Énoncé: Recopiez à l'identique, dans l'entretien sur l'Europe et le roman reproduit plus bas, le passage qui commence à « A ces sources » et se termine à « la culture européenne. ».

Texte proposé:
L’Express

« L’Europe doute, et c’est sa force » : le cours d’histoire et de littérature de William Marx

« L’Europe doute, et c’est sa force » : le cours d’histoire et de littérature de William Marx

Comment l’Europe peut-elle demeurer fidèle aux Essais de Montaigne et à Don Quichotte tout en s’affirmant face à Vladimir Poutine et Donald Trump ? L’esprit européen est celui du doute et du dialogue, pas de la vérité imposée. Cet état esprit a été fécondé par les grands récits mythologiques et les chefs-d’œuvre de la littérature. Dante, Goethe, Shakespeare, Rabelais, Cervantès, Kafka et d’autres peuvent bien revendiquer la paternité de l’Europe. Car oui, le roman est bien un idéal européen, comme le rappellera William Marx lors du colloque Europe de L’Express, qui se tiendra le 24 novembre, au Palais des Congrès de Strasbourg. Ecrivain, essayiste, ce professeur au Collège de France, titulaire de la chaire Littératures comparées, a notamment publié Un savoir gai (Minuit, 2018), Des étoiles nouvelles. Quand la littérature découvre le monde (Minuit, 2021) et Un été avec Don Quichotte (Éditions des Equateurs/France Inter, 2024).

L’Express : En quoi le roman est-il un « idéal européen » ?

William Marx : Il n’y a pas d’Europe sans récits communs. La littérature a fourni à la civilisation européenne ses mythes fondateurs : ceux de l’Antiquité gréco-romaine, en particulier l’Enéide de Virgile. Le mythe d’Enée, héros venu de Troie pour fonder Rome, est celui de l’exil fondateur. Voilà le mythe européen par excellence : l’idée que notre civilisation vient d’ailleurs, qu’elle naît du déplacement, de la migration, que nous puisons nos références chez d’autres. Tous les peuples se sont reconnus dans cette légende : les rois de France, dès le XVIᵉ siècle, se disaient descendants des Troyens !

A ces sources antiques s’ajoute la matière celtique, la légende arthurienne née dans les îles britanniques puis fixée en français par Chrétien de Troyes. Ces récits de chevalerie ont circulé dans toute l’Europe : en Allemagne, en Espagne, en Italie, jusqu’à l’Europe de l’Est. On a même retrouvé des romans arthuriens écrits en yiddish ! Avant même d’être un projet politique, l’Europe fut un espace de fiction et d’imaginaire partagé. Ce qui rend possible l’Europe, c’est la culture européenne.

A commencer par les grands romans qui composent son patrimoine…

Le roman suppose la coexistence des contraires. Il met en scène des voix indépendantes, contradictoires, qui s’écoutent et s’opposent. Cet art du pluralisme, c’est aussi celui de la démocratie. Le roman européen repose sur la reconnaissance de l’autre, de sa dignité, de son mystère.

Matériaux réunis:
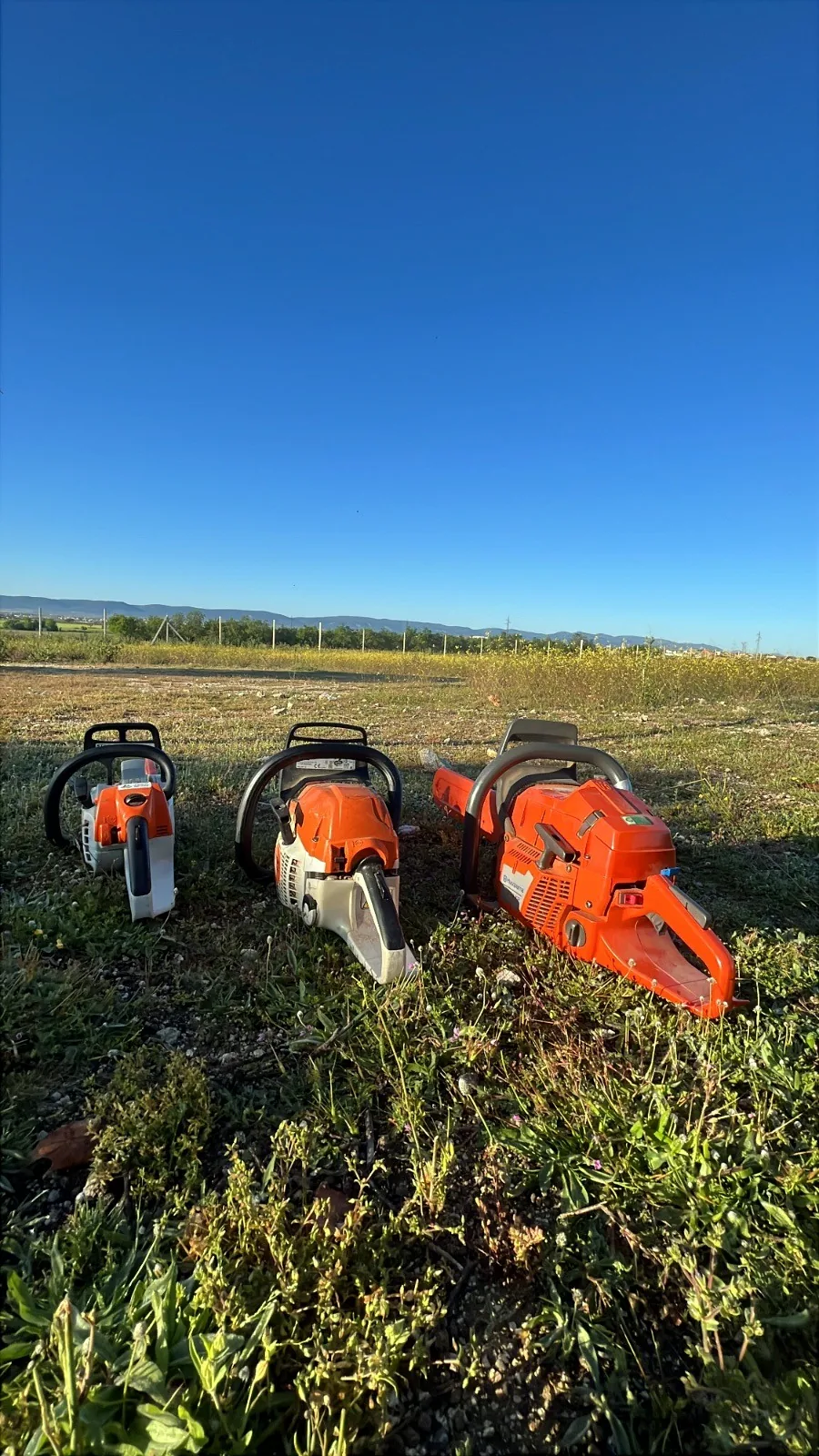 Motosierras profesionales de Green Garden sobre el césped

Corrigé:
A ces sources antiques s’ajoute la matière celtique, la légende arthurienne née dans les îles britanniques puis fixée en français par Chrétien de Troyes. Ces récits de chevalerie ont circulé dans toute l’Europe : en Allemagne, en Espagne, en Italie, jusqu’à l’Europe de l’Est. On a même retrouvé des romans arthuriens écrits en yiddish ! Avant même d’être un projet politique, l’Europe fut un espace de fiction et d’imaginaire partagé. Ce qui rend possible l’Europe, c’est la culture européenne.